Wednesday, 23 January 2013

The 10,000 year archive


The task: store a substantial amount of digital information for a future civilization to access
DNA has a good chance of lasting  10 000 (or more) years so long as long as it is kept cold, dark and dry. And of course, DNA is incredibly dense: at least 1 petabyte can be stored in 1 gram of DNA, and that includes a lot of built-in redundancy. It’s a very good information storage molecule, and Nature has been pretty clever in choosing it.
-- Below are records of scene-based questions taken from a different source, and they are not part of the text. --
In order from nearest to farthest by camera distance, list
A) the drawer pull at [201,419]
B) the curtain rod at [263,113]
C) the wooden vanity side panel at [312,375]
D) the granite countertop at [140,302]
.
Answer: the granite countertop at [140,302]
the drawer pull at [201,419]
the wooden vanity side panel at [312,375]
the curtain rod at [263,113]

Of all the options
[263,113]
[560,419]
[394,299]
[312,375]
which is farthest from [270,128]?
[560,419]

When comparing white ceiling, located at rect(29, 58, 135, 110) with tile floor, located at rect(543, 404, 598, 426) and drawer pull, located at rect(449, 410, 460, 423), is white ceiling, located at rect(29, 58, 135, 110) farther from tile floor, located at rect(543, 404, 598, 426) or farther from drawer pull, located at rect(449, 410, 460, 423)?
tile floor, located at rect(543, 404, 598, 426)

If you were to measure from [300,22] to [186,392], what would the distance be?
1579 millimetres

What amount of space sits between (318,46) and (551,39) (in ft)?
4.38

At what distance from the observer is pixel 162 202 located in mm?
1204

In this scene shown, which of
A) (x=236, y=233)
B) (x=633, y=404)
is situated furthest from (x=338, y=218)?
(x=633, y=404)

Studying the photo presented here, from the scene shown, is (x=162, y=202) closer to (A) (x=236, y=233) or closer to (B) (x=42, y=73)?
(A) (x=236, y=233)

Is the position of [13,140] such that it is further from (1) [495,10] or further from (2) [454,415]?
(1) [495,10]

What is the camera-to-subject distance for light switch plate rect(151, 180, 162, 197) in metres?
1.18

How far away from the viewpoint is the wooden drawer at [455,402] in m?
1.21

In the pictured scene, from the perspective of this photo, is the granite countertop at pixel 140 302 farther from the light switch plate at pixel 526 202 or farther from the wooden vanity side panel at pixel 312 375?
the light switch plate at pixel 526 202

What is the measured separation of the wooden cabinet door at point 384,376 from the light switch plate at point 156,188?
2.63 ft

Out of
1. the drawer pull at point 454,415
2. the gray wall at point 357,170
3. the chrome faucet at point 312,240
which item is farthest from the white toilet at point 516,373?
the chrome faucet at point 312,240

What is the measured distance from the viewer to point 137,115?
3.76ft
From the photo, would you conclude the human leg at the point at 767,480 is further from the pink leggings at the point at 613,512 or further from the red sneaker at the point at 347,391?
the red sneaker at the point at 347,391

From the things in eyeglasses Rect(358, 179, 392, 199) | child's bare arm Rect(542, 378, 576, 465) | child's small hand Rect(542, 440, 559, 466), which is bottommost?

Ten thousand years takes us way back into human prehistory, before the earliest recorded writing appears on the scene (around 6000 BC to 3000 BC). If we could use DNA to create a digital record that’s good for 10 000 years, I’d say that should take care of most of our archiving needs. 
First, a patron
So imagine some billionaire – let’s call her Patricia – who wants her name to live on until the end of time. She is a regular on Sir Richard’s space shuttle, likes to fund new vaccines and lives in a House of the Future™. As her parting gift to the world, Patricia would like to capture much of the wisdom, culture as well as the follies and foibles of modern civilization and preserve them in perpetuity. 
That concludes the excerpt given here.